## Passage provided
>>>
After doing plenty of research and asking some electrical engineers who use them, I've found some points that were helpful in deciding.

Benchtop desoldering or rework stations tend to have the most accurate temperature controls, best thermal recovery, and extra features like programmable timing and hot-air, etc.

For example, if you plan to remove surface mount IC's on a regular basis, a hot-air rework unit may be ideal. They have nozzles for just about every IC package, and the higher end units can be programmed to pre-heat for a specific number of seconds, then heat for a number of seconds, and some have a vacuum nozzle to pick up the now-free part. (For example, see the Hakko FR-803B, a $1300 unit.) You have to weigh the cost heavily with the amount of desoldering or repair work you expect to do. For the occasional removal of parts, on a hobby level, this is likely overkill.

If you're just looking for a step up (or two) from the soldering iron and vacuum pump or solder braid, self-contained desoldering guns like the Hakko 808 can be found for about $200. While it has less fine control over temperature than a bench unit, it does have several benefits: self-contained vacuum pump, replaceable filters, and highly portable. Unless you have specific requirements for performing repair work, it will probably handle any through-hole work.
<<<
## Data segment
>>>
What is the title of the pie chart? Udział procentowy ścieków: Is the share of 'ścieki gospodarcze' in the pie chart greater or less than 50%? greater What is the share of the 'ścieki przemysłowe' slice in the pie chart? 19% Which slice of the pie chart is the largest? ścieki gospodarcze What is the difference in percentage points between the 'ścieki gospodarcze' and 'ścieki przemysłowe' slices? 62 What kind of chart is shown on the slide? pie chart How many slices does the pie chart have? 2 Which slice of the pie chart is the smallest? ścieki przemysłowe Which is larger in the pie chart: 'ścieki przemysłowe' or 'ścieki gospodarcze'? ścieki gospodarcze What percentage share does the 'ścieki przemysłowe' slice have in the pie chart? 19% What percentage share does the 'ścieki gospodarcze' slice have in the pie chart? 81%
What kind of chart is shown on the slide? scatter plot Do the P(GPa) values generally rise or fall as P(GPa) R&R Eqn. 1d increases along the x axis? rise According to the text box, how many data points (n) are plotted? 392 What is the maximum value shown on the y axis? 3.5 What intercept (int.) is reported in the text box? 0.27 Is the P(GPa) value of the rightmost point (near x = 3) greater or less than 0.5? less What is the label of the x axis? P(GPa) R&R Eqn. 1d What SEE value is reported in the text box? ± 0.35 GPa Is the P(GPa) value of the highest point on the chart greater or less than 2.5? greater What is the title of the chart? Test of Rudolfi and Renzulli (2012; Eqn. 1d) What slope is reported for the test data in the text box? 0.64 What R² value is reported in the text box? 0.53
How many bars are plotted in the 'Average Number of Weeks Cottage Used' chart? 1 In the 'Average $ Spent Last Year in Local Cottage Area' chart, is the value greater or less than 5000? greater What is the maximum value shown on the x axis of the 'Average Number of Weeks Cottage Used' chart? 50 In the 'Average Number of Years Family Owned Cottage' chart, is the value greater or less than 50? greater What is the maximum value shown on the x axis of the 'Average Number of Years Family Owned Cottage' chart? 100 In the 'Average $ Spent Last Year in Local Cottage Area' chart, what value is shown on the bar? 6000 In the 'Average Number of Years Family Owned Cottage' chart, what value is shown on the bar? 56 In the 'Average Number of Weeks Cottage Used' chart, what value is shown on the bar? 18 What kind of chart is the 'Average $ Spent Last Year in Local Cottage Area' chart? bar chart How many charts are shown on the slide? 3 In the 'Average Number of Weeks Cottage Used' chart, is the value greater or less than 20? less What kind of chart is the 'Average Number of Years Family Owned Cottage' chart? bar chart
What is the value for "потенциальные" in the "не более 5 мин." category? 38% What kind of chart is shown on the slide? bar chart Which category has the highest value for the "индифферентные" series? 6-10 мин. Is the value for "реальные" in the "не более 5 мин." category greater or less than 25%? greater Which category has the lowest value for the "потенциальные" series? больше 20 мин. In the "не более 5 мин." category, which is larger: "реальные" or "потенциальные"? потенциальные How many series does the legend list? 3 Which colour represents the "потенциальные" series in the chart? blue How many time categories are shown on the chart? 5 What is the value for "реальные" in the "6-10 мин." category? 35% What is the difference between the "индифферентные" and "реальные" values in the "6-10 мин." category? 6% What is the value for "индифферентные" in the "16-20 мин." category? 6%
<<<
## Tasks to carry out
a - According to the passage about desoldering tools, roughly how much does the Hakko 808 desoldering gun cost?
b - Duplicate part of the passage about desoldering tools word for word: begin at the words "After doing plenty" and stop after "and hot-air, etc.".
Rely only on the passage about desoldering tools.

## Answers in order
a - About $200.

b -
After doing plenty of research and asking some electrical engineers who use them, I've found some points that were helpful in deciding.

Benchtop desoldering or rework stations tend to have the most accurate temperature controls, best thermal recovery, and extra features like programmable timing and hot-air, etc.